While the Board spent almost no money on repairs or maintenance from 2012-14, they engaged a new property management company in Fall 2013, did significant roof repairs in 2014-15, and retained Ontario Parking Authority to tag illegally parked vehicles. Justice Dow agreed with Mr. Torok that it was his 2014 application to the court that prodded the Corporation to fulfill their responsibilities. However, given that self-governance is the norm and the appointment of an Administrator is supposed to be an exception, the judge dismissed the application.
Comment: In an unusual move, Justice Dow awarded costs of $2500 to Mr. Torok, although his application was unsuccessful.
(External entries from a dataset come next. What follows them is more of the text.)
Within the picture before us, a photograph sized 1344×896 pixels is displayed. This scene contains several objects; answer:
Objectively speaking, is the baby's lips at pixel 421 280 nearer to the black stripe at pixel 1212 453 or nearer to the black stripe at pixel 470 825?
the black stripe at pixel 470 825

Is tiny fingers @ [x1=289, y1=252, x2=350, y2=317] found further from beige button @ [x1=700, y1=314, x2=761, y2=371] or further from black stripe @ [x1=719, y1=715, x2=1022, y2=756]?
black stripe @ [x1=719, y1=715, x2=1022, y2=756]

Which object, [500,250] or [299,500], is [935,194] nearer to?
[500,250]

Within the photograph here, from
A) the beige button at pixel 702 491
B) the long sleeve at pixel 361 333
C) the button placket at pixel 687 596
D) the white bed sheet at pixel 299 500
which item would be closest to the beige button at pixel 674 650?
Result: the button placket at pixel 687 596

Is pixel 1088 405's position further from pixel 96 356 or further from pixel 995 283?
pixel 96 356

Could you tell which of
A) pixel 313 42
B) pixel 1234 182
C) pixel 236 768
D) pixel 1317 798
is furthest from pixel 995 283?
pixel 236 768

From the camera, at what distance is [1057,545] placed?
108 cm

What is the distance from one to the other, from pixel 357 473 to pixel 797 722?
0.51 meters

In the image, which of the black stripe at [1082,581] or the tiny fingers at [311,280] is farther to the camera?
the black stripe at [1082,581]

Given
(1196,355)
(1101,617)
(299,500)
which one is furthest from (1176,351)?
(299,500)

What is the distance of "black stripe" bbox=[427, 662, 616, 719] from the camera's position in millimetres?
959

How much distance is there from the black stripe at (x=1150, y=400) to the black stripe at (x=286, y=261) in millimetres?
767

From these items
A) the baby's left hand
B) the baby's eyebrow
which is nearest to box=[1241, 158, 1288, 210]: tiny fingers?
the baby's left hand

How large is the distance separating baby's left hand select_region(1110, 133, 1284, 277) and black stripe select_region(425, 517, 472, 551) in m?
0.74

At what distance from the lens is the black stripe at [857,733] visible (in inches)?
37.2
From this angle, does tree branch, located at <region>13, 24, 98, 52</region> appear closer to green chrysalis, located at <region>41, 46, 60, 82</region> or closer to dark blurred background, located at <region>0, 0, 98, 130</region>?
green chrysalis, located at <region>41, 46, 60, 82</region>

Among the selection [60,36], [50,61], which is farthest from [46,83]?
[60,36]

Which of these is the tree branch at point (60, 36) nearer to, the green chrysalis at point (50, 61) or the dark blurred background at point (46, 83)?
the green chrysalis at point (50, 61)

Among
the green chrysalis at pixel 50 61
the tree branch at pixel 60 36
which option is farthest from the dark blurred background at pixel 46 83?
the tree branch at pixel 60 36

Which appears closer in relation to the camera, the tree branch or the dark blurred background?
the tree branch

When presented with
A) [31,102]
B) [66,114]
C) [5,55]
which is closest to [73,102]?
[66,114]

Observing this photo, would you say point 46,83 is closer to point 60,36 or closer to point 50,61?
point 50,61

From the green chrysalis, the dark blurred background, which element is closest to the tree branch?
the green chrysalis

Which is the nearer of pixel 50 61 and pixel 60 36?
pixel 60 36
Bastien v Egalite, Collings, Langlois, Bliss and Chinkiwsky 2016 ONSC 7652
Decision Date: December 2, 2016
The plaintiffs purchased a condominium unit with the assistance of Mr. Egalite, a real estate lawyer. When the sale closed on January 3, 2014, the plaintiffs found extensive water damage in the unit due to a burst pipe and advised the vendors that they wanted to rescind (cancel) the purchase. The vendors refused and offered either a monetary settlement or to carry out the required repairs. Mr. Egalite attempted to negotiate a rescission of the purchase but was unsuccessful. In February 2014 the plaintiffs retained Mr. Collings, a litigation lawyer, to make claims against the vendors, Mr. Egalite, and an insurance company. The plaintiffs failed to pay Mr. Collings’ invoices and so he withdrew. In July 2014 the plaintiffs retained another lawyer, Mr. Langlois, to assist them. When the plaintiffs did not give him further instructions, Mr. Langlois returned to them the unspent portion of their $1000 retainer and closed the file.
The plaintiffs allege that all three lawyers were negligent because they failed to take steps to rescind the condominium purchase. They have claimed $700,000 against Mr. Egalite, $500,000 against Mr. Collings and $300,000 against Mr. Langlois. These three defendants brought a motion to dismiss the action on the grounds that the claim has no chance of success. They argue that the plaintiffs have not offered any facts to support their allegations, and that they have not suffered any damages because of the defendants’ action or inaction. Justice R. Smith agreed and dismissed the action as frivolous and vexatious.
Comment: In his ruling Justice Smith provides an interesting discussion of the legal principles involved in dismissing an action as frivolous or an abuse of process.